We praise and bless the Lord, because we are living a time of grace
In the context of the coronavirus pandemic, we have the opportunity to truly experience the desert: retreat, solitude, silence, a true Lenten season.
In many countries staying at home is an imposed penance. However, before the eyes of God every penance has to be accompanied by prayer and charity. The time has come – even if we didn’t plan it – to accept this penance; and we find ourselves praying as never before and feeling called to be supportive.
Pope Francis reminded us that “Christians are joyful”. Since “we are of the world, without being of the world”. We, believers, have Christ and therefore we have hope. Jesus himself taught us that those who suffer, the poor and the sorrowful are the Father’s favorite children. This desert that exceeds us, that tests us, that only seems to be dark and sad, is in reality an opportunity to encounter with God. May the current circumstances be a time for reflection and transformation of the heart!
Historically, the greatest saints have emerged from the worst crises.

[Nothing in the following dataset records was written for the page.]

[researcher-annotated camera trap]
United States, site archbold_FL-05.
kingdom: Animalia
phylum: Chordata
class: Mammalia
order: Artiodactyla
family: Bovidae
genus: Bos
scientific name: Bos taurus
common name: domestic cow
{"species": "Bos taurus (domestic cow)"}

This does not mean that we should wait and see who will be beatified in our time. But rather that each of us are invited to sanctify ourselves in the midst of pain. We must have hope and act with faith.

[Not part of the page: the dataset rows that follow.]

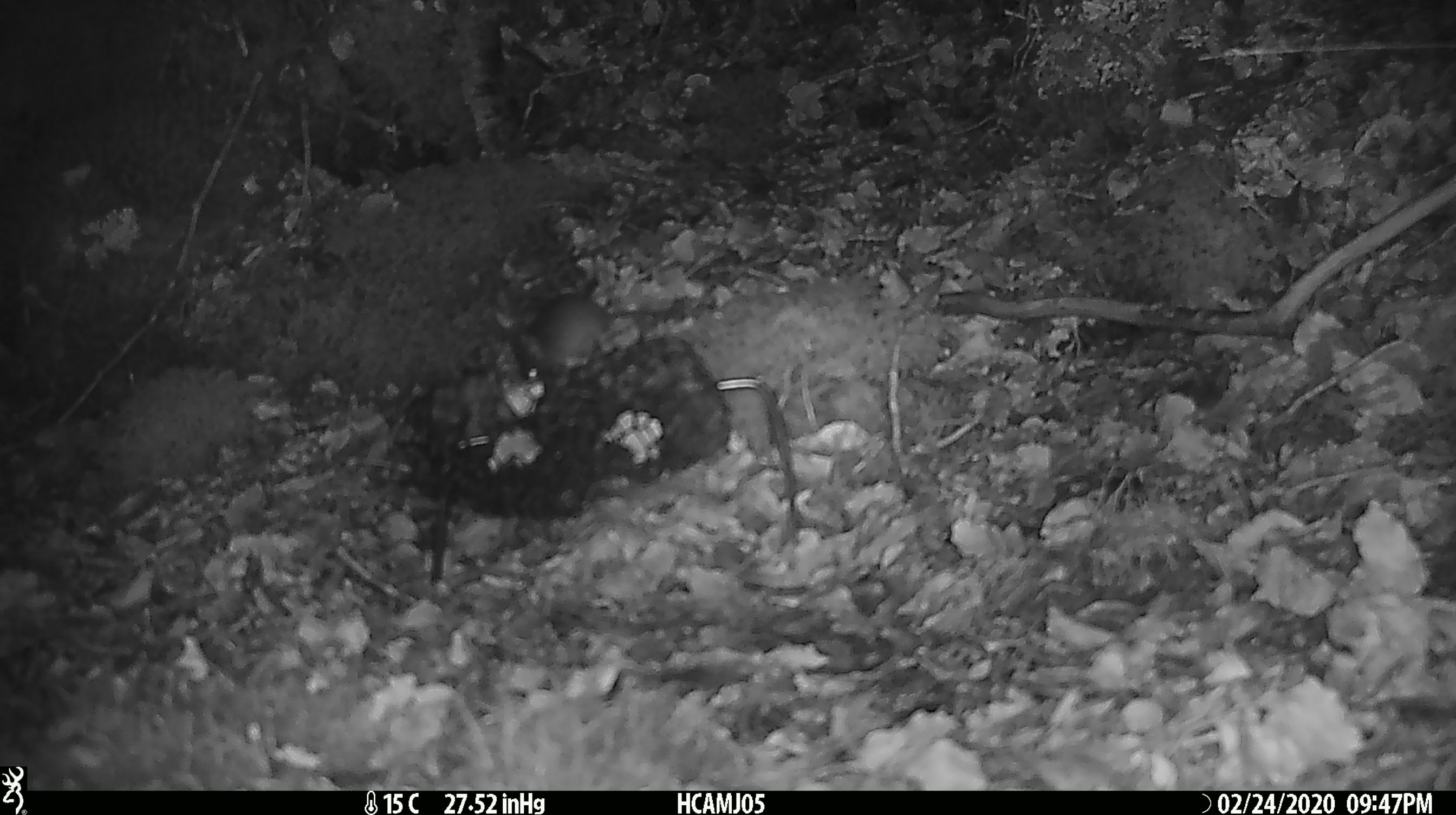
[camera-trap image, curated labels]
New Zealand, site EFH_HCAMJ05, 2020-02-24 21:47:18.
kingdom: Animalia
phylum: Chordata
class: Mammalia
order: Rodentia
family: Muridae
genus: Mus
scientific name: Mus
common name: mouse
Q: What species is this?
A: Mouse (Mus).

In light of the temptation to victimize ourselves for not being able to attend mass and receive Holy Communion, it is good to think about the biblical passage of the temptation of Jesus in the desert. Christ’s words in this extreme situation were: “Man shall not live on bread alone”. We have Spiritual Communion.
If we obay each country’s orders to prevent or confront the Covid-19, somehow we are responding with obedience and charity, in imitation of Saint Joseph – who intercedes for the entire world while we pray his Novena.

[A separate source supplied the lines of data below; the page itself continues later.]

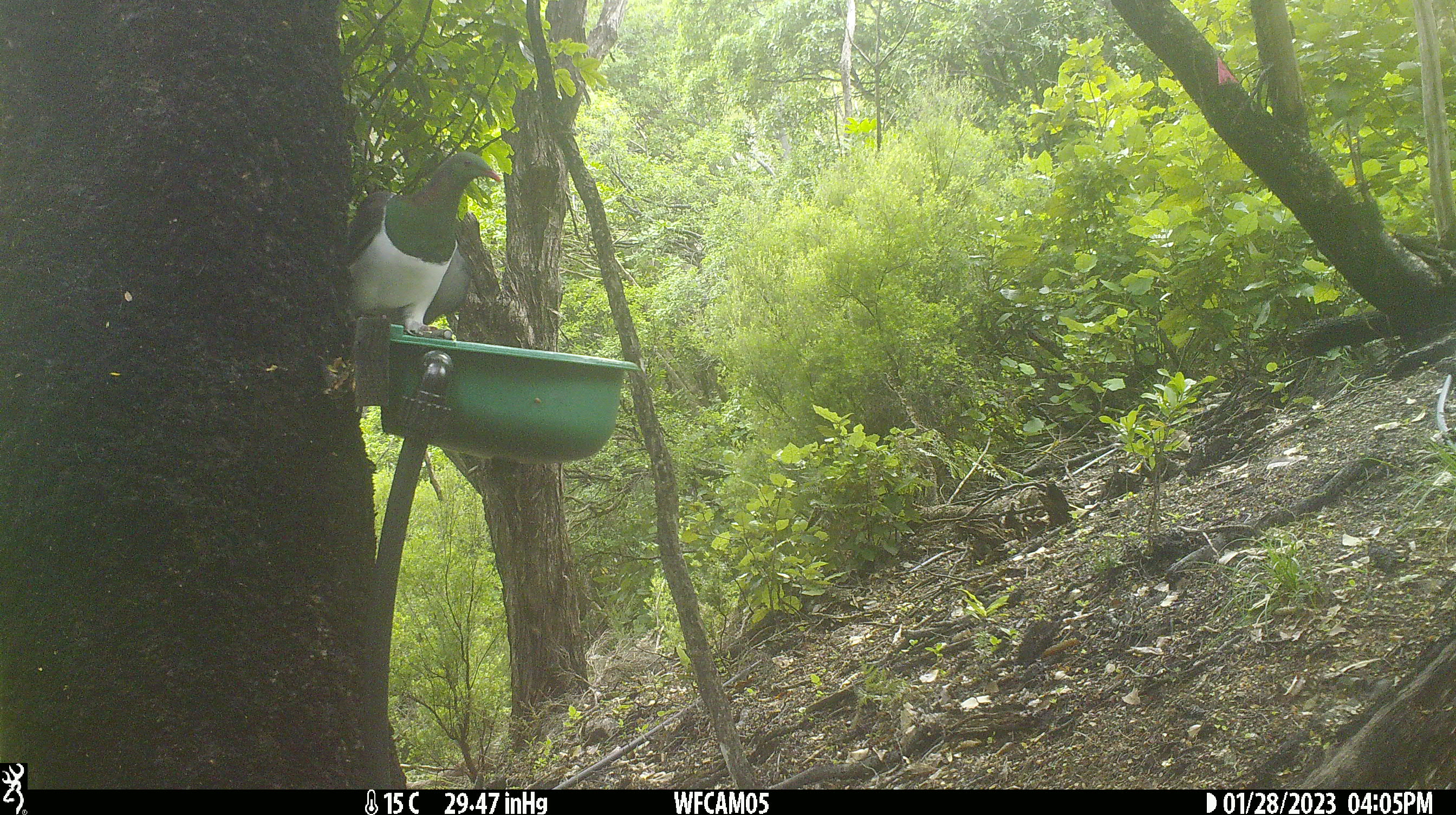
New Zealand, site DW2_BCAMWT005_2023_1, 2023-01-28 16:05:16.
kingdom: Animalia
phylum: Chordata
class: Aves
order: Columbiformes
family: Columbidae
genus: Hemiphaga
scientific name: Hemiphaga novaeseelandiae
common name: new zealand pigeon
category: kereru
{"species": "kereru (new zealand pigeon) (Hemiphaga novaeseelandiae)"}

What a fast we are sharing with our brothers and sisters from different nations. Differences of all kinds are being relegated before the urgency of fighting this pandemic. It seems that we are traveling a long Way to the Cross and walking a long Paschal Triduum. But pause for a moment to consider – during the real ones, suffered by Christ, the outcome was unknown. Today we do know it! We know that in the tabernacles, the Heart that gives us life is still alive, that we are not alone. Jesus is present in the mystery of the Eucharist, as well as in every face from East to West.
Let us thank God for this time of grace. Let’s not be afraid! Let’s be joyful! Jesus Christ is risen! He promised us “I will always be with you until the end of the world.”
Let us pray to the Blessed Virgin Mary for the sick and their loved ones, for all the health workers, for the authorities who must make decisions. May our Mother also intercede for us, so that we are responsible and prudent and, above all, so that our faith may increase.